TASK REQUIREMENTS =
(A) Copy word for word the part of the attorney general's opinion starting at "We understand that" and ending at "public advocacy program.".
(B) Convert each line of the records into a Markdown table with the columns Nr and Line, giving every row its number and skipping blank lines.

TEXT PASSAGE =
--- --- ---

Ms. Ginger C. Knight
Hays and Hays
56-58 South Main Street
Winchester, Kentucky 40391

Opinion

Opinion By: David L. Armstrong, Attorney General; By: Charles W. Runyan, Assistant Deputy Attorney General

We understand that your county chose permissively to arrange with the courts of criminal jurisdiction in your county to assign attorneys in the defense role, pursuant to KRS 31. 160(1)(c). You have an additional question concerning the public advocacy program.

"If, as a result of a county's refusal to establish its own plan for the representation of indigents, a county is being represented by a state paid public defender, who is paid totally by the state without any assistance or contribution by the county, may the district and circuit courts appoint local attorneys to represent indigent defendants in conflict cases and if so, is the county fiscal court responsible for an attorney fee in the court orders that a fee be paid?"

We assume you are saying that suppose the county decides, at the end of a one-year period of public advocacy commitment, to not commit itself to any public advocacy program, as envisioned in KRS 31.160.

Under such facts, the state would have to provide a district public advocate as provided in KRS Chapter 31. KRS 31.160(1)(e). Thus under KRS 31.065, the public advocate may establish in your county (which has less than ten (10) circuit judges) an office of district public advocate, which shall be staffed by a district public advocate who shall be an attorney, or may establish an assigned counsel plan as described in KRS 31.160(1)(c).

Assuming that the public advocate establishes an office of district public advocate in your county, your question is who would pay any attorneys appointed by the court to defend indigents in conflict cases (where the court does not want the public advocate to represent more than one defendant in the same case).

--- --- ---

ENTRIES SHOWN =

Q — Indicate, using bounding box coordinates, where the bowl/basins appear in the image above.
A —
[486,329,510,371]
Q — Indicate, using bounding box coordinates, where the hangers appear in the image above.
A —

--- --- ---

REPLIES =
(A)
We understand that your county chose permissively to arrange with the courts of criminal jurisdiction in your county to assign attorneys in the defense role, pursuant to KRS 31. 160(1)(c). You have an additional question concerning the public advocacy program.

(B)
| Nr | Line |
|---|---|
| 1 | Q — Indicate, using bounding box coordinates, where the bowl/basins appear in the image above. |
| 2 | A — |
| 3 | [486,329,510,371] |
| 4 | Q — Indicate, using bounding box coordinates, where the hangers appear in the image above. |
| 5 | A — |